TASK BRIEF.
Look below for the line that contains "Which is at", then copy it and each following line to the end of the records, minus any pictures.

AVAILABLE DATA.
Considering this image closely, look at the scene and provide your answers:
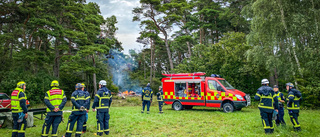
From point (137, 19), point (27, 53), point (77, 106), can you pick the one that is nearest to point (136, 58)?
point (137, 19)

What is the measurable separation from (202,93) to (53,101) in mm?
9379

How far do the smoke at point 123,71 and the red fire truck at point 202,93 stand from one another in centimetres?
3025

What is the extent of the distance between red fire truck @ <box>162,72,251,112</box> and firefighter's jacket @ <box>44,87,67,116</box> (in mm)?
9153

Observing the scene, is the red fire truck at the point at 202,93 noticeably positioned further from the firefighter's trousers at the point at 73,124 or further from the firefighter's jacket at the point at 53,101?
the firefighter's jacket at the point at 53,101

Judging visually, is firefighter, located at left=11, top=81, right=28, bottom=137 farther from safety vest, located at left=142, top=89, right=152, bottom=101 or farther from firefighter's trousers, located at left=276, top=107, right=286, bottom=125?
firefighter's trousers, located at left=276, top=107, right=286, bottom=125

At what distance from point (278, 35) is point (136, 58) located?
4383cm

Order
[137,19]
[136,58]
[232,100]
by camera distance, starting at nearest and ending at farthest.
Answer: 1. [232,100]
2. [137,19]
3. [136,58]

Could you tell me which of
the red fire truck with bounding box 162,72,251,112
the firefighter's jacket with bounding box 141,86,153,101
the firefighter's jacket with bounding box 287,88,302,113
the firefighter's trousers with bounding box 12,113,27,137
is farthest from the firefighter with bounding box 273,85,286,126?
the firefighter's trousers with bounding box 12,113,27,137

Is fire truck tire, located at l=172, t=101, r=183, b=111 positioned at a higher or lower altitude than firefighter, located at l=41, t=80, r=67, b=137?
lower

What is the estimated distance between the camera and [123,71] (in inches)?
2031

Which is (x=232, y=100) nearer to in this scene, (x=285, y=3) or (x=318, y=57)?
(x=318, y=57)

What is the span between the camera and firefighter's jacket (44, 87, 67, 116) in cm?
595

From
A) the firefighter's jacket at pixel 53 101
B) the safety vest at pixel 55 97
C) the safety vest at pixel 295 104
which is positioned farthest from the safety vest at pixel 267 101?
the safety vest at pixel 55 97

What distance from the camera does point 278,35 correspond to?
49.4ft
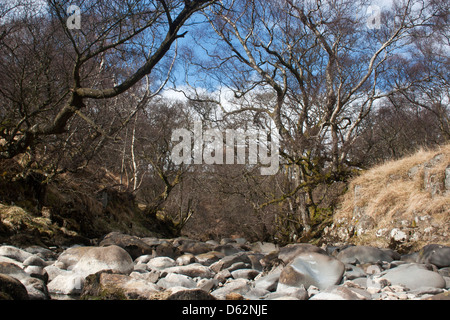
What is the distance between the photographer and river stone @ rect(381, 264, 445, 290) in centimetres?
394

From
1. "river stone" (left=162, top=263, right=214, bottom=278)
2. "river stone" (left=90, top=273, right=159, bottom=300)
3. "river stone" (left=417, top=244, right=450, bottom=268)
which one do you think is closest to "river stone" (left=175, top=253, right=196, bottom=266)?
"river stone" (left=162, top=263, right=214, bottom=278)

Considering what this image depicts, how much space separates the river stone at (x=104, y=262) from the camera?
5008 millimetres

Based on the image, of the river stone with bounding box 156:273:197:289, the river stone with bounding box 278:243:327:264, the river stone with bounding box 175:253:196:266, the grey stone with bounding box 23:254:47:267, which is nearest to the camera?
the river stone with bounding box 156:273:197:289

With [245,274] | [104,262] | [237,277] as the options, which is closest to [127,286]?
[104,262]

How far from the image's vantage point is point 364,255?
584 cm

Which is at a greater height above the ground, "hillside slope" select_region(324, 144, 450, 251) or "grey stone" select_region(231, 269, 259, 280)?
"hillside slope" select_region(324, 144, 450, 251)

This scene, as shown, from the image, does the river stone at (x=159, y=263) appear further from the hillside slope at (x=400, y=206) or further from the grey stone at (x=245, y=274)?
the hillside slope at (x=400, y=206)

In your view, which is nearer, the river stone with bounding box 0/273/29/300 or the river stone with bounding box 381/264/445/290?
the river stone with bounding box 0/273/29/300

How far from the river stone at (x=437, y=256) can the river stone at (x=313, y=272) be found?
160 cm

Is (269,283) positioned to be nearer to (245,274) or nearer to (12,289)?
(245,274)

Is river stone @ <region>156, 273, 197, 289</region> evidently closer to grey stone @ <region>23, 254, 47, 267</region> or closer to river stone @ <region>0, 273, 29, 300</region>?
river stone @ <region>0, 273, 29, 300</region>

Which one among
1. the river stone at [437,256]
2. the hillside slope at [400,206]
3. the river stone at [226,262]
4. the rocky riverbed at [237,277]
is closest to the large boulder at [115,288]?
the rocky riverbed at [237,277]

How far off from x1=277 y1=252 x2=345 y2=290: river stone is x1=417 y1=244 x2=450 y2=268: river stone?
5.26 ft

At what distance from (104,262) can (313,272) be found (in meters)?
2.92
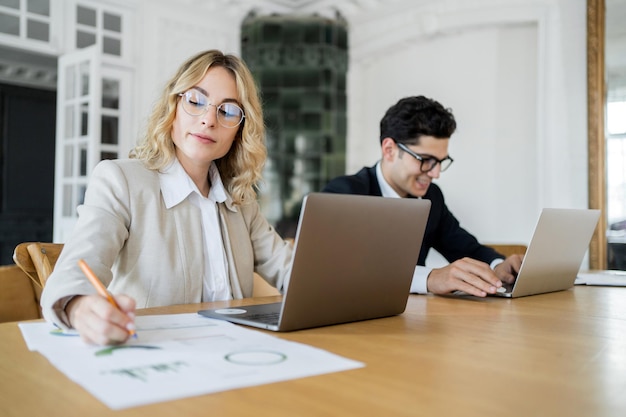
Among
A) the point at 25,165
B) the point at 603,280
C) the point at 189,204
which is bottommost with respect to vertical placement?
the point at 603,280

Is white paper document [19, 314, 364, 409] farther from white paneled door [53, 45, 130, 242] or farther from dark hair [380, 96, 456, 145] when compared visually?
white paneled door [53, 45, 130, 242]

WRITTEN REPLY.
Which is at a greater height above the ground, "hillside slope" select_region(324, 144, 450, 251) or "grey stone" select_region(231, 269, 259, 280)?
"hillside slope" select_region(324, 144, 450, 251)

This scene, as shown, from the image, does the river stone at (x=159, y=263) appear further from the hillside slope at (x=400, y=206) or further from the grey stone at (x=245, y=274)?
the hillside slope at (x=400, y=206)

In your view, which is nearer, the river stone with bounding box 0/273/29/300 or the river stone with bounding box 381/264/445/290?
the river stone with bounding box 0/273/29/300

How far from the river stone at (x=437, y=256) can the river stone at (x=313, y=272) be found?
160 cm

Is (269,283) positioned to be nearer to (245,274) or nearer to (12,289)?
(245,274)

Is river stone @ <region>156, 273, 197, 289</region> evidently closer to grey stone @ <region>23, 254, 47, 267</region> or closer to river stone @ <region>0, 273, 29, 300</region>?
river stone @ <region>0, 273, 29, 300</region>

Which one among
1. the river stone at [437,256]
2. the hillside slope at [400,206]
3. the river stone at [226,262]
4. the rocky riverbed at [237,277]
is closest to the large boulder at [115,288]?
the rocky riverbed at [237,277]

How far off from x1=277 y1=252 x2=345 y2=290: river stone is x1=417 y1=244 x2=450 y2=268: river stone?
5.26 ft

At what distance from (104,262) can (313,272) be found (in meters)?
2.92
Among
A) the point at 25,165
B) the point at 603,280
C) the point at 189,204
which is bottommost with respect to vertical placement?
the point at 603,280

Is white paper document [19, 314, 364, 409] farther from white paneled door [53, 45, 130, 242] or farther from dark hair [380, 96, 456, 145] when compared visually?
white paneled door [53, 45, 130, 242]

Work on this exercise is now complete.